▸ **Aan de slag**
1. Beantwoord met de tekst over het aannemen van divers personeel:
(a) Welke drie dingen doen mensen met een andere achtergrond volgens de tekst, waardoor het vaak maar matig lukt?
(b) Wie zijn er volgens de tekst in de personeelsadvertenties te zien?
(c) Wat gebeurt er met de sollicitatiecommissie?
2. Pak de tekst over het aannemen van divers personeel op na de laatste zin en schrijf hem verder.

▸ **Tekstfragment**
********

Het aannemen van divers personeel
de vijf problemen, de oplossingen en de onwil
Mensen met diverse achtergronden in dienst nemen:
Organisaties die diversiteit in hun teams verwaarloosd hebben komen in de problemen. Ze hebben moeite om in de moderne maatschappij hun werk te doen of ze komen niet aan het personeel dat zij nodig hebben. Zij zetten alle zeilen bij om divers personeel in huis te krijgen. Mannen, vrouwen, mensen met een migratie achtergrond, mensen met een arbeidshandicap en ga zo maar door. Toch lukt het vaak maar matig. De mensen met een andere achtergrond solliciteren niet, ze worden niet aangenomen of ze vertrekken weer snel. In deze blog gaan we de diepte in: waarom we te weinig mensen met een andere achtergrond in huis krijgen. De feiten wijzen vooralsnog op de noodzaak van gelijke kansen op functies en uitdagingen, gelijkwaardige beoordelingen voor iedereen en goede functie-eisen die de minderheid niet afschrikken. Maar op onze weg naar diversiteit staat de achterdeur open: we bieden minderheden geen volwaardige werksituaties en zo vertrekken geschikte werknemers sneller door de achterdeur dan we ze kunnen aantrekken
Over de kern van het probleem; het gebrek aan diversiteit
Waarom wordt er geen divers personeel aangenomen? Wordt er geen divers personeel geworven? Veel organisaties doen echt hun best. We hoeven maar even de personeelsadvertenties door te nemen om te zien dat de werving de goede kant opgaat. De advertenties bevatten vrouwen met een hoofddoek, mannen met een beetje kleur en moedigen minderheden zelfs aan om te solliciteren. Vervolgens wordt de sollicitatiecommissie goed getraind en toegerust, waardoor de vaardigheden van een sollicitant objectief en onbevooroordeeld in kaart worden gebracht. Allemaal goede acties en toch lukt het niet om een diversiteit van mensen aan te nemen.

********

▸ **Verzameld materiaal**

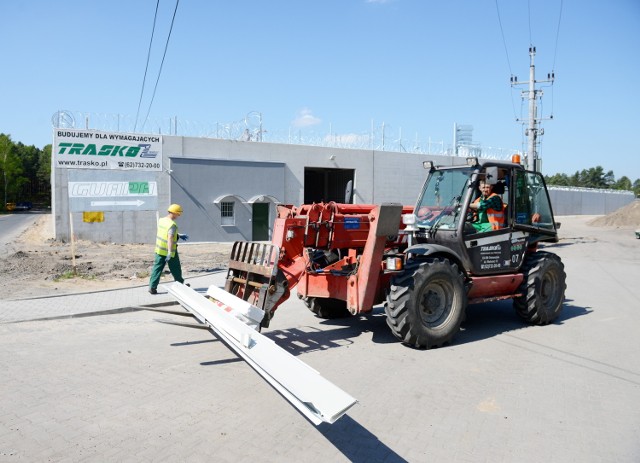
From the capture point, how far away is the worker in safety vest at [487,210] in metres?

********

▸ **Antwoorden**
1.
(a) Ze solliciteren niet, ze worden niet aangenomen of ze vertrekken weer snel.
(b) Vrouwen met een hoofddoek en mannen met een beetje kleur.
(c) Die wordt goed getraind en toegerust.

2.
er is divers aanbod op de markt
In het voorbeeld hiernaast: We houden een sollicitatie-dag waar we zestien sollicitanten uitnodigen. Acht ervan zijn duidelijk van dezelfde soort als dat er al werken in onze organisatie. De andere acht hebben een bijzondere achtergrond. Bijvoorbeeld een kleur, een geloof of een handicap. Sommigen zijn geschikt (+) en anderen voldoen niet (-) aan onze functie-eisen. We kunnen ervan uitgaan dat dit gelijkelijk verdeeld is.

Wat is dan het probleem? Mensen aannemen is mensenwerk. Het gaat daarbij om menselijke zaken: (1) Het analyseren van het functieprofiel en vaststellen van de vereisten (2) Het beoordelen van de competenties van een sollicitant of medewerker en (3) de beslissing nemen over het aannemen.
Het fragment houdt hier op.